Bitte bearbeiten:
1. Beantworte diese Fragen zum Textauszug über Erziehung:
(a) In welchen Erziehungsstil mündet die Kommunikation mit liebevoller, von Gott verliehener Autorität?
(b) Was ist laut dem Text immer wichtiger als Erziehung?
(c) Welches Beispiel für Grundwissen über Erziehung nennt Doris Bürki?
2. Führe den Textauszug über Erziehung mit liebevoller Autorität nach seinem letzten Satz weiter.

··· Ausgewählter Textauszug

Liebevolle Autorität

«Ein Kind ist seinen Eltern von Gott anvertraut. Darin steckt ein Erziehungsauftrag – der Auftrag, dieses Kind zu schützen, zu pflegen, zu hegen, zu nähren, zu bewahren, zu fördern.» Dies habe sehr viel mit Kommunikation zu tun, betont Doris Bürki: «Gott kommuniziert mit uns. Wir kommunizieren mit dem Kind und miteinander. Wenn wir dies mit dieser liebevollen, von Gott verliehenen Autorität tun, mündet dies in den autoritativen Erziehungsstil.»

Dieser Erziehungsstil stehe für ein hohes Mass an Liebe, Zuwendung und Fürsorge, aber auch für Förderung, Lenkung und Leitung – alles mit der Absicht, das Kind in eine freiheitliche Selbstständigkeit zu führen. Ziel sei es, dass das Kind zu einem freien, gesunden und mündigen Menschen werde.

Zeit und Verfügbarkeit

«Es geht nicht auf die Schnelle. Und es geht nicht nebenbei.» Dies ist Doris Bürki wichtig. «Erziehung ist komplex und arbeitsintensiv. Deshalb ist Mutter- oder Vatersein zu Hause auch ein Job!» Die Zeit, die Eltern ihrem Kind schenken, werde vom Kind als Ausdruck von Liebe verstanden. Beziehung sei immer wichtiger als Erziehung. Es gehe zuerst um Beziehungen und dann erst darum, das Richtige zu tun. «Es ist wichtig, dass wir Eltern den Kindern ein feinfühliges und verfügbares Gegenüber sind. Dazu brauchen wir Zeit!»

Reflexion

«Was wir als Eltern vermitteln, hat sehr viel mit uns als Persönlichkeiten zu tun. Deshalb ist es wichtig, die eigene Biografie, eigene Beziehungs- und Erziehungserfahrungen zu reflektieren und aufzuarbeiten.» Als weiteren Aspekt der Reflexion nennt Doris Bürki aber auch ein Grundwissen über Erziehung, beispielsweise über die Phasen der Entwicklung eines Kindes. Es sei zudem wichtig, als Eltern auch das eigene Erziehungsverhalten zu reflektieren und zu fragen: Kenne ich meine Grenzen, und kenne ich die Grenzen des Kindes? «Ich kann beispielsweise nicht mit einem schwierigen Thema kommen, wenn die Kinder eh schon übermüdet und hungrig sind. Also kenne ich Grenzen und respektiere und akzeptiere diese.»

······
··· Extrahiertes Material

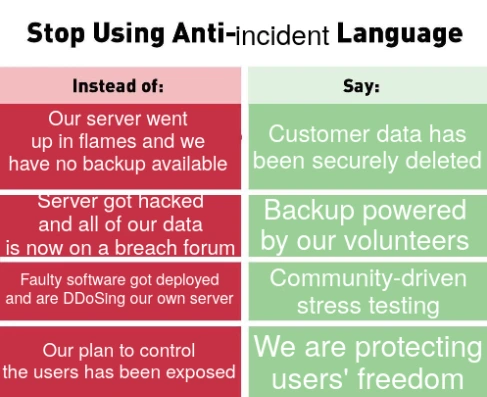 Stop Using Anti-incident Language

| Instead of: | Say: |
|---|---|
| Our server went up in flames and we have no backup available | Customer data has been securely deleted |
| Server got hacked and all of our data is now on a breach forum | Backup powered by our volunteers |
| Faulty software got deployed and are DDoSing our own server | Community-driven stress testing |
| Our plan to control the users has been exposed | We are protecting users' freedom |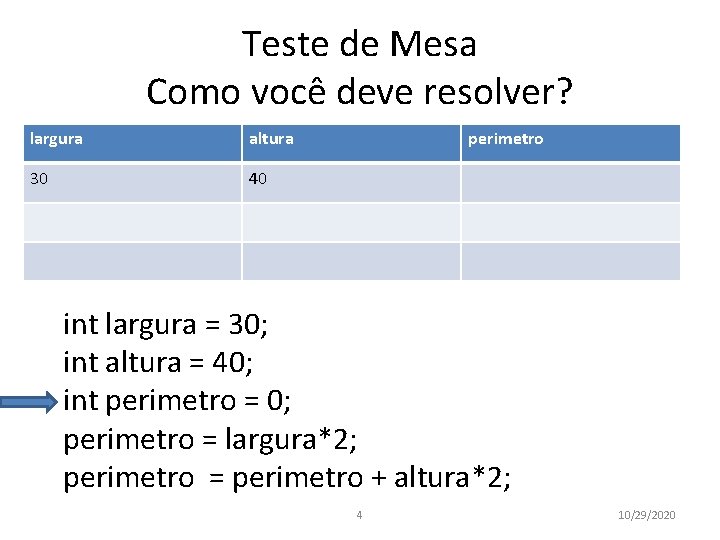 Teste de Mesa
Como você deve resolver?

| largura | altura | perimetro |
|---|---|---|
| 30 | 40 | |
| | | |
| | | |

int largura = 30;
int altura = 40;
int perimetro = 0;
perimetro = largura*2;
perimetro = perimetro + altura*2;

4

10/29/2020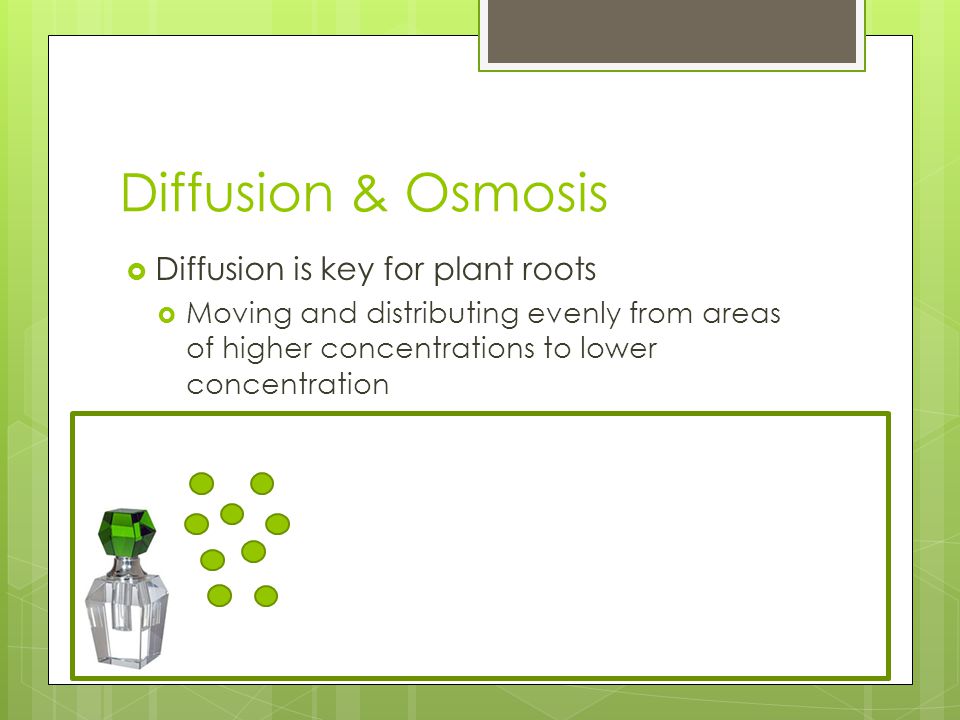 Diffusion & Osmosis

Diffusion is key for plant roots

Moving and distributing evenly from areas of higher concentrations to lower concentration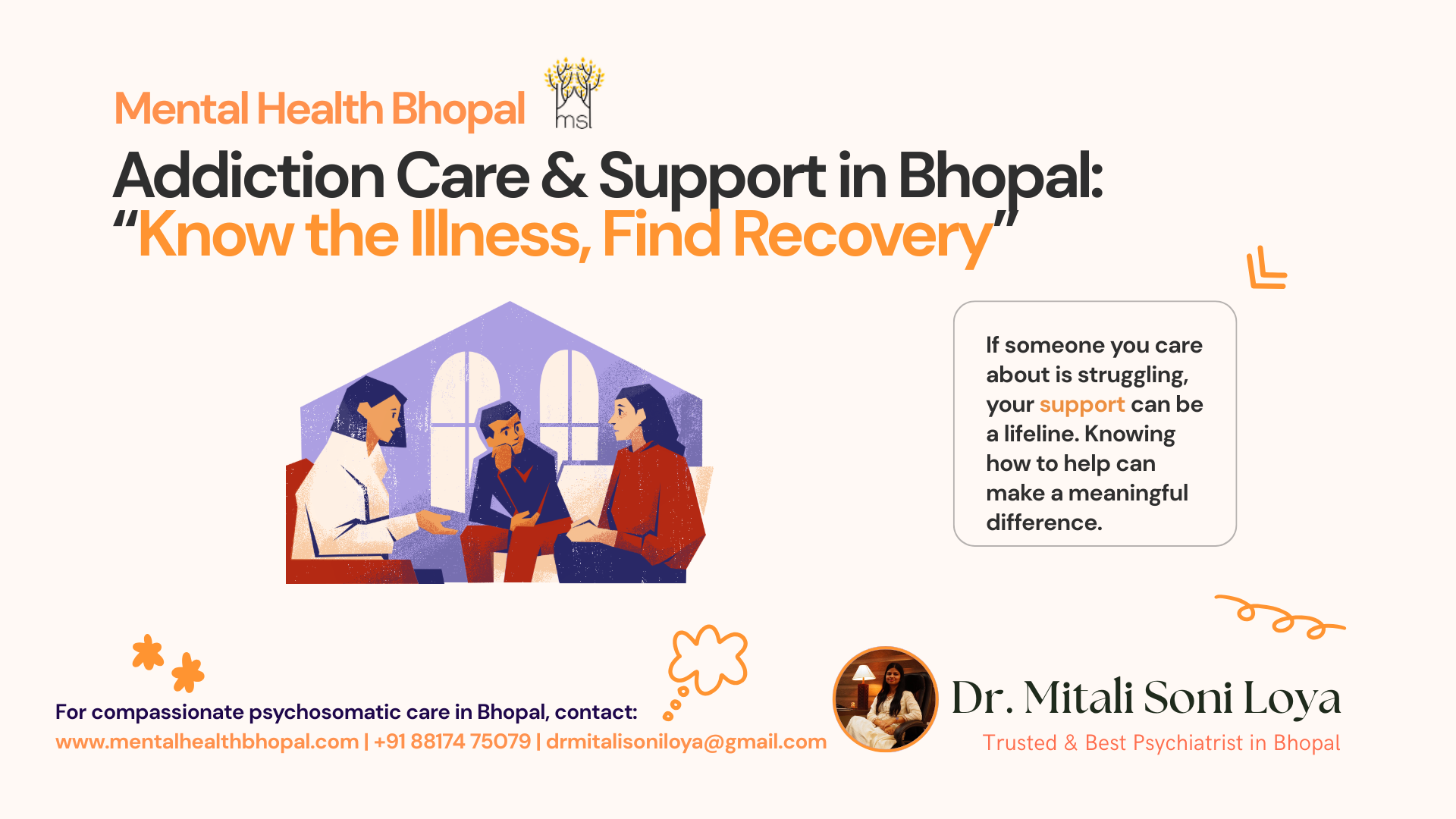 Mental Health Bhopal

msl

Addiction Care & Support in Bhopal: “Know the Illness, Find Recovery”

If someone you care about is struggling, your support can be a lifeline. Knowing how to help can make a meaningful difference.

For compassionate psychosomatic care in Bhopal, contact:
www.mentalhealthbhopal.com | +91 88174 75079 | drmitalisoniloya@gmail.com

Dr. Mitali Soni Loya
Trusted & Best Psychiatrist in Bhopal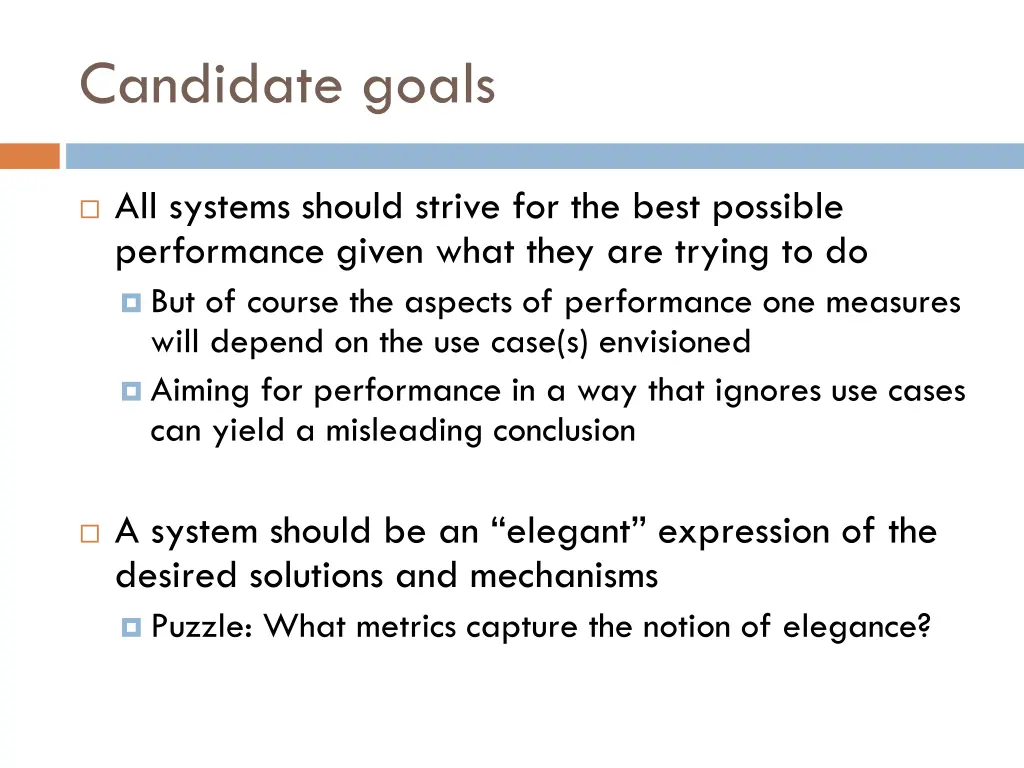 Candidate goals

All systems should strive for the best possible performance given what they are trying to do

But of course the aspects of performance one measures will depend on the use case(s) envisioned

Aiming for performance in a way that ignores use cases can yield a misleading conclusion

A system should be an “elegant” expression of the desired solutions and mechanisms

Puzzle: What metrics capture the notion of elegance?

······

Erwartete Ergebnisse:
1.
(a) In den autoritativen Erziehungsstil.
(b) Beziehung.
(c) Wissen über die Phasen der Entwicklung eines Kindes.

2.
Keine Gewalt!

Wichtig ist es der sechsfachen Mutter, dass Erziehung gewaltfrei geschieht. Körperliche und psychische Gewalt könne beim Kind eine tiefe Verunsicherung bewirken. Dies könne im Erwachsenenalter zu psychischen Problemen oder dazu führen, dass man selbst Gewalt anwende. «Gewalt hat Eskalationspotenzial», betont Doris Bürki. Um zu verhindern, dass Eltern aus reiner Überforderung zu psychischer oder körperlicher Gewalt greifen, empfiehlt sie eine gute Vorbereitung aufs Elternsein durch Kurse oder Bücher. Auch der Austausch mit erfahrenen Eltern könne hilfreich sein. Und wenn doch mal eine Grenze überschritten wird, sollten Eltern sich bei ihren Kindern entschuldigen. «Eine fehlerfreie Erziehung gibt es nicht. Kinder verzeihen gern, wenn sie die richtige Haltung dahinter spüren. Wir können den Kindern vermitteln, dass Fehler geschehen und dass man Fehler in Ordnung bringt. So können wir Vorbild sein, auch wenn wir versagt haben.»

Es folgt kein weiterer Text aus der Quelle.